[BEGIN RECORDS FOR THE TASK]
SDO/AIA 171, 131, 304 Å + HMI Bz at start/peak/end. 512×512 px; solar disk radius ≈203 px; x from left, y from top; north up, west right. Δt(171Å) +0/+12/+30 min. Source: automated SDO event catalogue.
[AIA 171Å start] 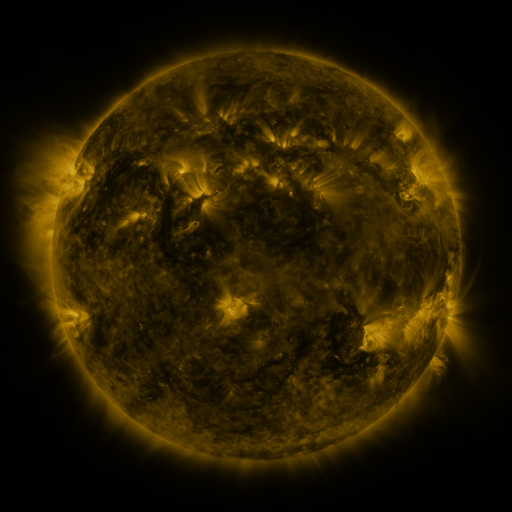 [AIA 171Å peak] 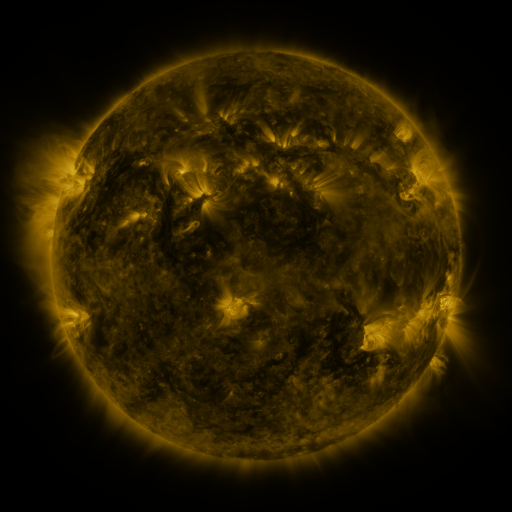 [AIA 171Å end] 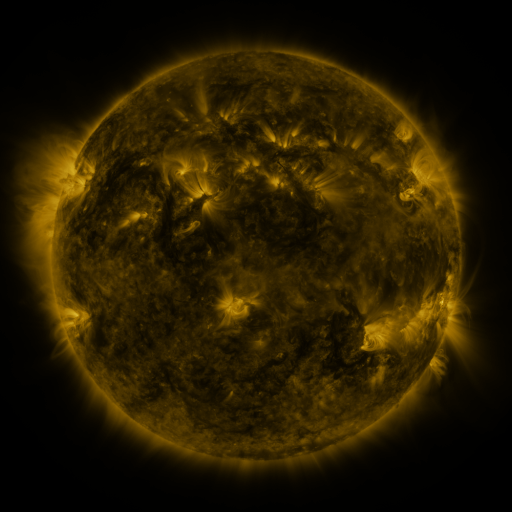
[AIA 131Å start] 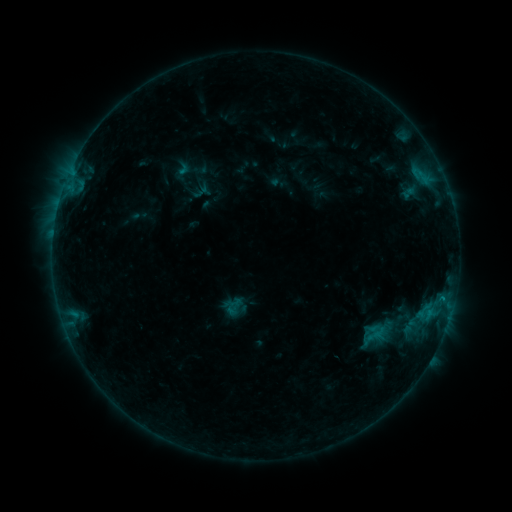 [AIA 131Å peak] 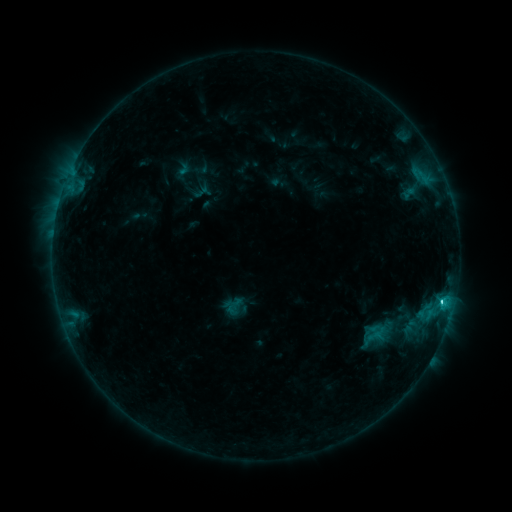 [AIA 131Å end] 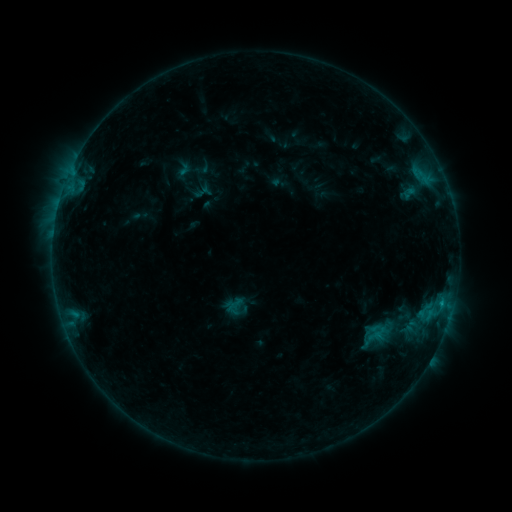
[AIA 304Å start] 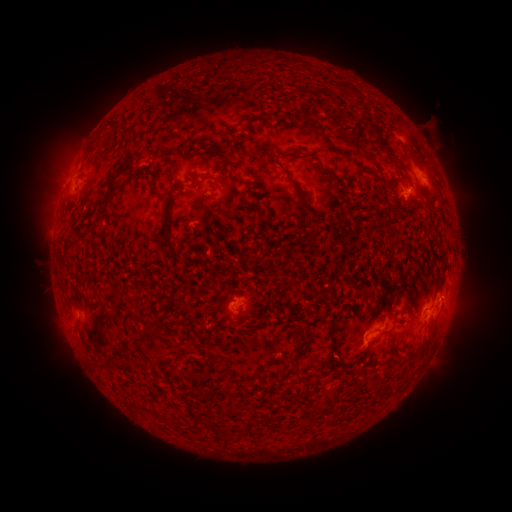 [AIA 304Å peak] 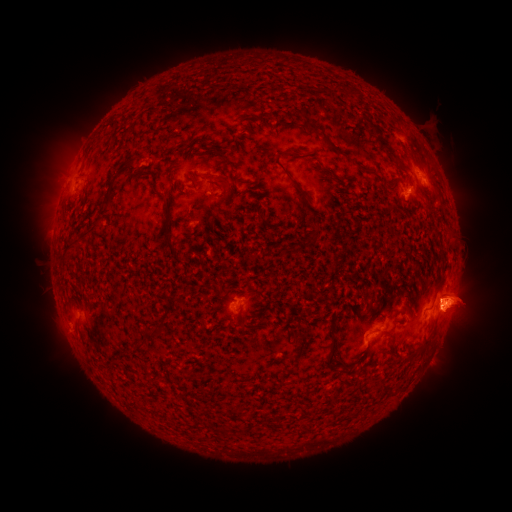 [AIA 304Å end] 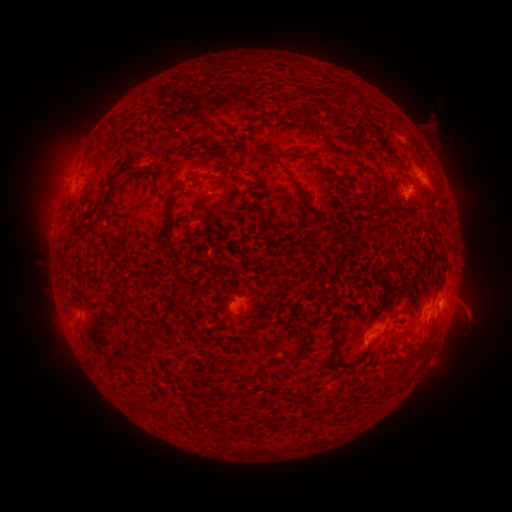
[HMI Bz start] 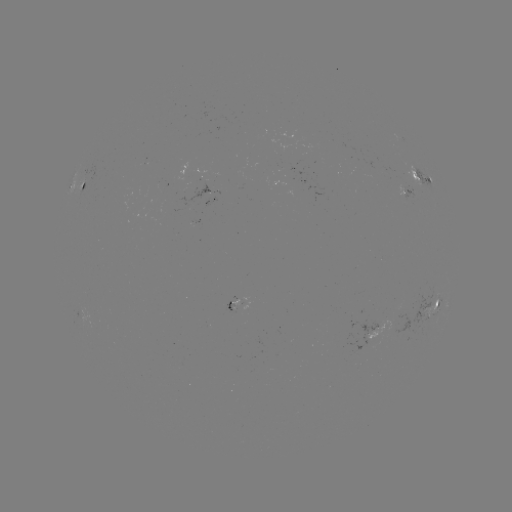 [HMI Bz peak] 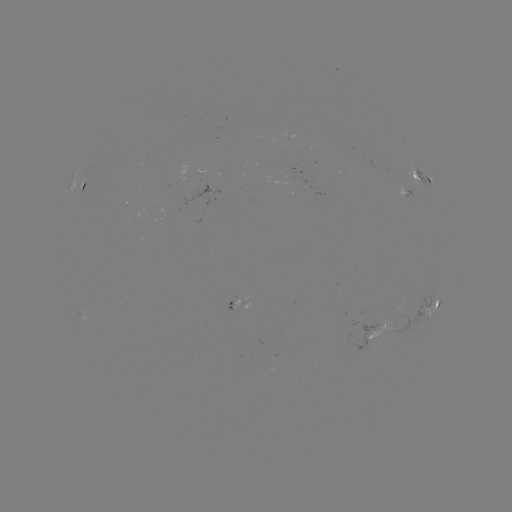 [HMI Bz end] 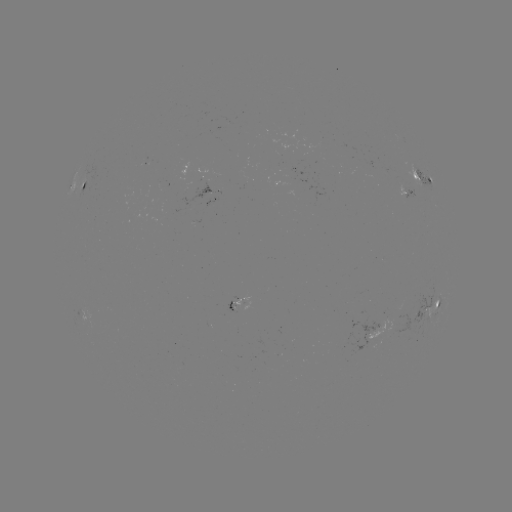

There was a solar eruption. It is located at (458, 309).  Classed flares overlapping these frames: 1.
[END RECORDS FOR THE TASK]
#### REQUIREMENTS
Return every line of the records that contains the word "solar", matching case.

#### THE OUTPUT
SDO/AIA 171, 131, 304 Å + HMI Bz at start/peak/end. 512×512 px; solar disk radius ≈203 px; x from left, y from top; north up, west right. Δt(171Å) +0/+12/+30 min. Source: automated SDO event catalogue.
There was a solar eruption. It is located at (458, 309).  Classed flares overlapping these frames: 1.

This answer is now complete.